Assessment centres uncovered

The Gateway sent its mole to an intern assessment weekend with one of the 'Big Four' professional services firms.

Like many people interested in a career in professional services, I decided to apply for an internship with one of the Big Four. So, in the first term of my second year at university I found myself browsing PwC's website before clicking on the button marked 'apply here'.

Fast-forward a few weeks, and having successfully navigated the perils of the online application, the next stage in the assessment process was a series of preliminary interviews. These were not what I was expecting. They were described by the cheery recruitment manager as "speed dating style". You basically sit at one of those school tables next to another applicant, each with an interviewer sitting opposite, and are very casually interviewed for 5-10 minutes before switching places. In the room there are four or five other pairs of applicants doing the same thing. I'm not entirely sure as to the purpose of this set-up but I imagine it is designed to test your focus and resolve in a busy environment. In terms of interview questions they are mainly just centered on your application form and your own background and interests. Do note: it is worth learning who the specific clients are at the department and office you have applied to. I have to sing the praises of PwC in that the recruitment manager will give you a fantastic brief over the telephone on all stages of the application and will essentially tell you everything you need to brush up on for interview. Do not be afraid to call them, they will help you out, although I would recommend having a notepad handy as there can be lots of information. If you are successful you will proceed to an assessment centre or, in my case, the PwC 'RECRU1T' weekend.
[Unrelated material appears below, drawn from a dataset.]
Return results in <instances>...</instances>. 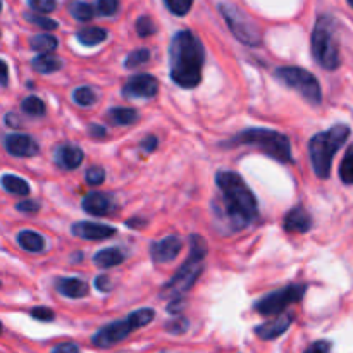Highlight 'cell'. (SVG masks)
<instances>
[{"mask_svg":"<svg viewBox=\"0 0 353 353\" xmlns=\"http://www.w3.org/2000/svg\"><path fill=\"white\" fill-rule=\"evenodd\" d=\"M31 317L37 321H41V323H50V321L55 319V314L52 309H47V307H34L31 310Z\"/></svg>","mask_w":353,"mask_h":353,"instance_id":"cell-38","label":"cell"},{"mask_svg":"<svg viewBox=\"0 0 353 353\" xmlns=\"http://www.w3.org/2000/svg\"><path fill=\"white\" fill-rule=\"evenodd\" d=\"M155 31H157V26H155V23L150 19V17L141 16L140 19L137 21V33L140 34L141 38L150 37V34H154Z\"/></svg>","mask_w":353,"mask_h":353,"instance_id":"cell-34","label":"cell"},{"mask_svg":"<svg viewBox=\"0 0 353 353\" xmlns=\"http://www.w3.org/2000/svg\"><path fill=\"white\" fill-rule=\"evenodd\" d=\"M338 174H340V179L345 185H353V145H350L348 150L345 152V157L341 161L340 169H338Z\"/></svg>","mask_w":353,"mask_h":353,"instance_id":"cell-27","label":"cell"},{"mask_svg":"<svg viewBox=\"0 0 353 353\" xmlns=\"http://www.w3.org/2000/svg\"><path fill=\"white\" fill-rule=\"evenodd\" d=\"M159 81L152 74H137L128 79L123 88L126 99H152L157 95Z\"/></svg>","mask_w":353,"mask_h":353,"instance_id":"cell-11","label":"cell"},{"mask_svg":"<svg viewBox=\"0 0 353 353\" xmlns=\"http://www.w3.org/2000/svg\"><path fill=\"white\" fill-rule=\"evenodd\" d=\"M7 79H9V68H7L6 62L0 59V83L7 85Z\"/></svg>","mask_w":353,"mask_h":353,"instance_id":"cell-47","label":"cell"},{"mask_svg":"<svg viewBox=\"0 0 353 353\" xmlns=\"http://www.w3.org/2000/svg\"><path fill=\"white\" fill-rule=\"evenodd\" d=\"M207 257V241L199 234L190 236V255L185 264L176 271V274L162 286V299H179L185 295L203 271V262Z\"/></svg>","mask_w":353,"mask_h":353,"instance_id":"cell-3","label":"cell"},{"mask_svg":"<svg viewBox=\"0 0 353 353\" xmlns=\"http://www.w3.org/2000/svg\"><path fill=\"white\" fill-rule=\"evenodd\" d=\"M88 133L92 134L93 138H103L107 137V130L103 126H99V124H90Z\"/></svg>","mask_w":353,"mask_h":353,"instance_id":"cell-46","label":"cell"},{"mask_svg":"<svg viewBox=\"0 0 353 353\" xmlns=\"http://www.w3.org/2000/svg\"><path fill=\"white\" fill-rule=\"evenodd\" d=\"M181 240L178 236H168L162 240L154 241L150 247V257L152 261L157 264H165V262L174 261L181 252Z\"/></svg>","mask_w":353,"mask_h":353,"instance_id":"cell-13","label":"cell"},{"mask_svg":"<svg viewBox=\"0 0 353 353\" xmlns=\"http://www.w3.org/2000/svg\"><path fill=\"white\" fill-rule=\"evenodd\" d=\"M71 14L78 21H90L95 16V9H93V6H90L86 2H72Z\"/></svg>","mask_w":353,"mask_h":353,"instance_id":"cell-31","label":"cell"},{"mask_svg":"<svg viewBox=\"0 0 353 353\" xmlns=\"http://www.w3.org/2000/svg\"><path fill=\"white\" fill-rule=\"evenodd\" d=\"M283 228L288 233H307L312 228V217L307 212L305 207L296 205L290 210L283 221Z\"/></svg>","mask_w":353,"mask_h":353,"instance_id":"cell-18","label":"cell"},{"mask_svg":"<svg viewBox=\"0 0 353 353\" xmlns=\"http://www.w3.org/2000/svg\"><path fill=\"white\" fill-rule=\"evenodd\" d=\"M0 10H2V0H0Z\"/></svg>","mask_w":353,"mask_h":353,"instance_id":"cell-51","label":"cell"},{"mask_svg":"<svg viewBox=\"0 0 353 353\" xmlns=\"http://www.w3.org/2000/svg\"><path fill=\"white\" fill-rule=\"evenodd\" d=\"M292 324H293V314L283 312L279 314V316H276L272 321H268V323L255 327V334H257L261 340H276V338L281 336L283 333H286Z\"/></svg>","mask_w":353,"mask_h":353,"instance_id":"cell-15","label":"cell"},{"mask_svg":"<svg viewBox=\"0 0 353 353\" xmlns=\"http://www.w3.org/2000/svg\"><path fill=\"white\" fill-rule=\"evenodd\" d=\"M16 209L19 210V212H24V214H34L40 210V203L34 202V200H23V202L17 203Z\"/></svg>","mask_w":353,"mask_h":353,"instance_id":"cell-41","label":"cell"},{"mask_svg":"<svg viewBox=\"0 0 353 353\" xmlns=\"http://www.w3.org/2000/svg\"><path fill=\"white\" fill-rule=\"evenodd\" d=\"M103 181H105V171H103L102 168L95 165V168H90L88 171H86V183H88V185L100 186Z\"/></svg>","mask_w":353,"mask_h":353,"instance_id":"cell-36","label":"cell"},{"mask_svg":"<svg viewBox=\"0 0 353 353\" xmlns=\"http://www.w3.org/2000/svg\"><path fill=\"white\" fill-rule=\"evenodd\" d=\"M307 292L305 285H288L285 288L265 295L264 299L257 300L255 310L262 316H279L285 312L290 305L299 303Z\"/></svg>","mask_w":353,"mask_h":353,"instance_id":"cell-10","label":"cell"},{"mask_svg":"<svg viewBox=\"0 0 353 353\" xmlns=\"http://www.w3.org/2000/svg\"><path fill=\"white\" fill-rule=\"evenodd\" d=\"M76 38H78L79 43L86 45V47H93V45H99L105 40L107 31L103 30V28H97V26L83 28V30L78 31Z\"/></svg>","mask_w":353,"mask_h":353,"instance_id":"cell-24","label":"cell"},{"mask_svg":"<svg viewBox=\"0 0 353 353\" xmlns=\"http://www.w3.org/2000/svg\"><path fill=\"white\" fill-rule=\"evenodd\" d=\"M71 231L74 236L83 238V240H105V238L114 236V233H116V228L107 226V224L81 221V223L72 224Z\"/></svg>","mask_w":353,"mask_h":353,"instance_id":"cell-16","label":"cell"},{"mask_svg":"<svg viewBox=\"0 0 353 353\" xmlns=\"http://www.w3.org/2000/svg\"><path fill=\"white\" fill-rule=\"evenodd\" d=\"M148 61H150V50H148V48H138V50H133L128 55L126 61H124V65H126L128 69H134L147 64Z\"/></svg>","mask_w":353,"mask_h":353,"instance_id":"cell-29","label":"cell"},{"mask_svg":"<svg viewBox=\"0 0 353 353\" xmlns=\"http://www.w3.org/2000/svg\"><path fill=\"white\" fill-rule=\"evenodd\" d=\"M72 100L81 107H90L97 102V93L90 86H79L72 93Z\"/></svg>","mask_w":353,"mask_h":353,"instance_id":"cell-28","label":"cell"},{"mask_svg":"<svg viewBox=\"0 0 353 353\" xmlns=\"http://www.w3.org/2000/svg\"><path fill=\"white\" fill-rule=\"evenodd\" d=\"M50 353H79V347L76 343H61L52 348Z\"/></svg>","mask_w":353,"mask_h":353,"instance_id":"cell-43","label":"cell"},{"mask_svg":"<svg viewBox=\"0 0 353 353\" xmlns=\"http://www.w3.org/2000/svg\"><path fill=\"white\" fill-rule=\"evenodd\" d=\"M34 71L41 72V74H50V72L59 71L62 68V61L54 54H41L37 55L31 62Z\"/></svg>","mask_w":353,"mask_h":353,"instance_id":"cell-23","label":"cell"},{"mask_svg":"<svg viewBox=\"0 0 353 353\" xmlns=\"http://www.w3.org/2000/svg\"><path fill=\"white\" fill-rule=\"evenodd\" d=\"M331 341L327 340H319V341H314L309 348H307L303 353H331Z\"/></svg>","mask_w":353,"mask_h":353,"instance_id":"cell-40","label":"cell"},{"mask_svg":"<svg viewBox=\"0 0 353 353\" xmlns=\"http://www.w3.org/2000/svg\"><path fill=\"white\" fill-rule=\"evenodd\" d=\"M3 145L14 157H33L40 152V147L30 134H9L3 140Z\"/></svg>","mask_w":353,"mask_h":353,"instance_id":"cell-14","label":"cell"},{"mask_svg":"<svg viewBox=\"0 0 353 353\" xmlns=\"http://www.w3.org/2000/svg\"><path fill=\"white\" fill-rule=\"evenodd\" d=\"M116 200L109 193H100V192H92L83 199V210L90 216L103 217L110 216V214L116 210Z\"/></svg>","mask_w":353,"mask_h":353,"instance_id":"cell-12","label":"cell"},{"mask_svg":"<svg viewBox=\"0 0 353 353\" xmlns=\"http://www.w3.org/2000/svg\"><path fill=\"white\" fill-rule=\"evenodd\" d=\"M24 19L30 21L31 24H34V26H40L43 28V30H55V28L59 26L57 21L54 19H48V17L45 16H38V14H24Z\"/></svg>","mask_w":353,"mask_h":353,"instance_id":"cell-33","label":"cell"},{"mask_svg":"<svg viewBox=\"0 0 353 353\" xmlns=\"http://www.w3.org/2000/svg\"><path fill=\"white\" fill-rule=\"evenodd\" d=\"M238 145L257 147L262 154L269 155V157L276 159L283 164H292L293 162L290 138L279 131L265 130V128H250V130L241 131L230 141L223 143V147H238Z\"/></svg>","mask_w":353,"mask_h":353,"instance_id":"cell-5","label":"cell"},{"mask_svg":"<svg viewBox=\"0 0 353 353\" xmlns=\"http://www.w3.org/2000/svg\"><path fill=\"white\" fill-rule=\"evenodd\" d=\"M17 243L23 250L30 252V254H38L45 248V238L34 231L24 230L17 234Z\"/></svg>","mask_w":353,"mask_h":353,"instance_id":"cell-22","label":"cell"},{"mask_svg":"<svg viewBox=\"0 0 353 353\" xmlns=\"http://www.w3.org/2000/svg\"><path fill=\"white\" fill-rule=\"evenodd\" d=\"M28 6L37 14H48L52 10H55L57 0H28Z\"/></svg>","mask_w":353,"mask_h":353,"instance_id":"cell-35","label":"cell"},{"mask_svg":"<svg viewBox=\"0 0 353 353\" xmlns=\"http://www.w3.org/2000/svg\"><path fill=\"white\" fill-rule=\"evenodd\" d=\"M171 79L181 88H195L202 81V68L205 50L192 31L185 30L174 34L171 41Z\"/></svg>","mask_w":353,"mask_h":353,"instance_id":"cell-2","label":"cell"},{"mask_svg":"<svg viewBox=\"0 0 353 353\" xmlns=\"http://www.w3.org/2000/svg\"><path fill=\"white\" fill-rule=\"evenodd\" d=\"M155 319V310L152 309H140L137 312H131L126 319L116 321L112 324H107L102 330L97 331L92 336V343L97 348H109L114 345L121 343L126 340L133 331L140 330V327L148 326L152 321Z\"/></svg>","mask_w":353,"mask_h":353,"instance_id":"cell-7","label":"cell"},{"mask_svg":"<svg viewBox=\"0 0 353 353\" xmlns=\"http://www.w3.org/2000/svg\"><path fill=\"white\" fill-rule=\"evenodd\" d=\"M165 6L176 16H186L193 6V0H165Z\"/></svg>","mask_w":353,"mask_h":353,"instance_id":"cell-32","label":"cell"},{"mask_svg":"<svg viewBox=\"0 0 353 353\" xmlns=\"http://www.w3.org/2000/svg\"><path fill=\"white\" fill-rule=\"evenodd\" d=\"M145 224H147V219H141V217H131V219L126 223V226L140 230V228H143Z\"/></svg>","mask_w":353,"mask_h":353,"instance_id":"cell-48","label":"cell"},{"mask_svg":"<svg viewBox=\"0 0 353 353\" xmlns=\"http://www.w3.org/2000/svg\"><path fill=\"white\" fill-rule=\"evenodd\" d=\"M186 330H188V321L183 319V317H176L168 324V331L172 334H181Z\"/></svg>","mask_w":353,"mask_h":353,"instance_id":"cell-39","label":"cell"},{"mask_svg":"<svg viewBox=\"0 0 353 353\" xmlns=\"http://www.w3.org/2000/svg\"><path fill=\"white\" fill-rule=\"evenodd\" d=\"M0 333H2V323H0Z\"/></svg>","mask_w":353,"mask_h":353,"instance_id":"cell-50","label":"cell"},{"mask_svg":"<svg viewBox=\"0 0 353 353\" xmlns=\"http://www.w3.org/2000/svg\"><path fill=\"white\" fill-rule=\"evenodd\" d=\"M21 107H23L24 112L30 114V116L38 117V116H43L45 114V102L34 95L24 99L23 103H21Z\"/></svg>","mask_w":353,"mask_h":353,"instance_id":"cell-30","label":"cell"},{"mask_svg":"<svg viewBox=\"0 0 353 353\" xmlns=\"http://www.w3.org/2000/svg\"><path fill=\"white\" fill-rule=\"evenodd\" d=\"M276 78L288 88L299 92L310 105H319L323 102V90L312 72L296 65H281L276 69Z\"/></svg>","mask_w":353,"mask_h":353,"instance_id":"cell-8","label":"cell"},{"mask_svg":"<svg viewBox=\"0 0 353 353\" xmlns=\"http://www.w3.org/2000/svg\"><path fill=\"white\" fill-rule=\"evenodd\" d=\"M157 145H159L157 137H154V134H148V137H145V140L141 141L140 147H141V150H145L150 154V152H154L155 148H157Z\"/></svg>","mask_w":353,"mask_h":353,"instance_id":"cell-42","label":"cell"},{"mask_svg":"<svg viewBox=\"0 0 353 353\" xmlns=\"http://www.w3.org/2000/svg\"><path fill=\"white\" fill-rule=\"evenodd\" d=\"M30 47L33 48L38 54H52L55 48L59 47L57 38L52 37V34H37L30 40Z\"/></svg>","mask_w":353,"mask_h":353,"instance_id":"cell-25","label":"cell"},{"mask_svg":"<svg viewBox=\"0 0 353 353\" xmlns=\"http://www.w3.org/2000/svg\"><path fill=\"white\" fill-rule=\"evenodd\" d=\"M219 196L212 202L214 219L224 234H233L250 226L259 216V203L252 190L238 172L221 171L216 174Z\"/></svg>","mask_w":353,"mask_h":353,"instance_id":"cell-1","label":"cell"},{"mask_svg":"<svg viewBox=\"0 0 353 353\" xmlns=\"http://www.w3.org/2000/svg\"><path fill=\"white\" fill-rule=\"evenodd\" d=\"M219 10L223 14L224 21H226L228 28H230V31L238 41L248 45V47L261 45V30H259V26L250 16H247L243 10L238 9L234 3H221Z\"/></svg>","mask_w":353,"mask_h":353,"instance_id":"cell-9","label":"cell"},{"mask_svg":"<svg viewBox=\"0 0 353 353\" xmlns=\"http://www.w3.org/2000/svg\"><path fill=\"white\" fill-rule=\"evenodd\" d=\"M2 186L6 192L12 193V195H28L30 193V185L24 181L23 178L14 174H6L2 176Z\"/></svg>","mask_w":353,"mask_h":353,"instance_id":"cell-26","label":"cell"},{"mask_svg":"<svg viewBox=\"0 0 353 353\" xmlns=\"http://www.w3.org/2000/svg\"><path fill=\"white\" fill-rule=\"evenodd\" d=\"M348 137H350V128L347 124H334L327 131L317 133L316 137L310 138L309 155L317 178H330L334 155L347 143Z\"/></svg>","mask_w":353,"mask_h":353,"instance_id":"cell-4","label":"cell"},{"mask_svg":"<svg viewBox=\"0 0 353 353\" xmlns=\"http://www.w3.org/2000/svg\"><path fill=\"white\" fill-rule=\"evenodd\" d=\"M124 257H126V255H124V252L121 250L119 247L103 248V250L97 252V254L93 255V264L100 269H110L123 264Z\"/></svg>","mask_w":353,"mask_h":353,"instance_id":"cell-20","label":"cell"},{"mask_svg":"<svg viewBox=\"0 0 353 353\" xmlns=\"http://www.w3.org/2000/svg\"><path fill=\"white\" fill-rule=\"evenodd\" d=\"M119 9V0H97V10L102 16H114Z\"/></svg>","mask_w":353,"mask_h":353,"instance_id":"cell-37","label":"cell"},{"mask_svg":"<svg viewBox=\"0 0 353 353\" xmlns=\"http://www.w3.org/2000/svg\"><path fill=\"white\" fill-rule=\"evenodd\" d=\"M138 110L131 107H114L107 112V121L114 126H130L138 121Z\"/></svg>","mask_w":353,"mask_h":353,"instance_id":"cell-21","label":"cell"},{"mask_svg":"<svg viewBox=\"0 0 353 353\" xmlns=\"http://www.w3.org/2000/svg\"><path fill=\"white\" fill-rule=\"evenodd\" d=\"M347 2L350 3V7H352V9H353V0H347Z\"/></svg>","mask_w":353,"mask_h":353,"instance_id":"cell-49","label":"cell"},{"mask_svg":"<svg viewBox=\"0 0 353 353\" xmlns=\"http://www.w3.org/2000/svg\"><path fill=\"white\" fill-rule=\"evenodd\" d=\"M85 154L76 145H61L54 152V162L64 171H74L81 165Z\"/></svg>","mask_w":353,"mask_h":353,"instance_id":"cell-17","label":"cell"},{"mask_svg":"<svg viewBox=\"0 0 353 353\" xmlns=\"http://www.w3.org/2000/svg\"><path fill=\"white\" fill-rule=\"evenodd\" d=\"M186 307V303H185V300L181 299V296H179V299H172L171 302H169V305H168V310L171 314H174V316H178L179 312H181L183 309H185Z\"/></svg>","mask_w":353,"mask_h":353,"instance_id":"cell-44","label":"cell"},{"mask_svg":"<svg viewBox=\"0 0 353 353\" xmlns=\"http://www.w3.org/2000/svg\"><path fill=\"white\" fill-rule=\"evenodd\" d=\"M55 288L61 295L68 296V299H83L90 293L88 285L83 279L78 278H61L55 281Z\"/></svg>","mask_w":353,"mask_h":353,"instance_id":"cell-19","label":"cell"},{"mask_svg":"<svg viewBox=\"0 0 353 353\" xmlns=\"http://www.w3.org/2000/svg\"><path fill=\"white\" fill-rule=\"evenodd\" d=\"M95 286L100 292H109V290H112V283H110V279L107 276H99L95 279Z\"/></svg>","mask_w":353,"mask_h":353,"instance_id":"cell-45","label":"cell"},{"mask_svg":"<svg viewBox=\"0 0 353 353\" xmlns=\"http://www.w3.org/2000/svg\"><path fill=\"white\" fill-rule=\"evenodd\" d=\"M310 50L314 61L326 71H336L340 68L341 57L336 40V23L327 14L317 17L310 37Z\"/></svg>","mask_w":353,"mask_h":353,"instance_id":"cell-6","label":"cell"}]
</instances>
The weekend runs from Friday evening to Sunday afternoon at a location near Southampton. At first I was dubious - team building exercises sounded a bit naff and a silly way of choosing staff - however, as it transpired I was very wrong. Upon arrival at the site you have a few briefing talks and are put into groups which will remain your team for the duration of the weekend. The next morning you and your team embark on a series of team challenges. The assessment is done by the PwC recruiting team, so with that in mind it is a good idea to make sure you make yourself heard and come up with some ideas for possible solutions. Be passionate and sell your ideas, remember they are using this as a metaphor for your ideas in the workplace. If yours is trumped by another suggestion don't hold a grudge, be supportive of your team. Remember the whole point is to operate as a team.

I would strongly advise you pick the brains of your Southampton University co-ordinator (or whoever is in charge of arranging your specific assessment exercise), before the real action begins. Get their advice and criticism and make sure you take their points on board for the real thing. A few gems my co-ordinator imparted were: make sure every team member has a chance to speak, invite others in, or pipe up if you are a quiet person and, most importantly, get stuck in. Always ask each team member if they are happy with the plan of action and if at any point you find that you're not actively doing anything then offer support - "is there anything I can do to help?" and "remember we only have X minutes left" are all great lines to chuck in. Smiling and being supportive of the team, as naff as it sounds, really does count.

In the morning I had three of these activities, and in the afternoon an activity which is a favourite of PwC's, raft building. Part of this is an auction for equipment, requiring the team to devise a strategy, bid for equipment, build the raft and for some of the team to pilot the raft in a race against the other teams. The competitive element isn't judged but all your teamwork is. As one of the quieter members of the team, I made up for my lack of contribution to the discussions by eagerly (and perhaps somewhat naively), volunteering to row the raft across the freezing lake. A word of advice: if you opt for this tactic you might want to ensure you pack plenty of spare clothes.

The last assessment on Saturday is a brief group presentation about how you found the activities. I chose to highlight what I thought my weaknesses were as I believe PwC are looking not only for confidence in presenting but also self awareness. If you go for this strategy be sure to include that you intend to address those weaknesses.

In the evening of the final assessment day the group are usually given some time off, a chance to pick the brains of a few recent graduate employees of PwC who make an appearance in preparation for your final interview. Come the morning you have an interview with one of the company partners. I can't offer too much insight here as each candidate got asked different questions; however, this is where you really need to shine. Throughout the whole interview process you will need to have a keen eye on business news and current affairs and what that means for PwC. I was interviewed just as the VAT rate was cut, so it was good to be able to talk confidently about how PwC can offer specialist advice on this area, especially to international clients who do not have the time nor inclination to master the finer points of British tax law. To prepare for this area it is worth going to the PwC UK website - navigate yourself to the Issues page and read the whole lot! It is great preparation, written in the most part by partners and gives a great insight to how current events are affecting the firm.

I was also probed in some depth about my application form. Be prepared to be challenged. I was asked what I would have done differently in my pre-budget report if I was the Chancellor of the Exchequer. I was the only candidate asked this question so don't bother scripting a model answer. Be aware of current events and have an opinion on them. I was given a pretty ruthless grilling by the person interviewing me, however, the importance here is not just to have a well-reasoned and logical opinion but also to be confident enough to stand up and defend it.

After that you are free to leave. I genuinely got on with the other candidates and we keep in contact. Two days after the weekend I was offered an internship position starting this summer, along with most of my team.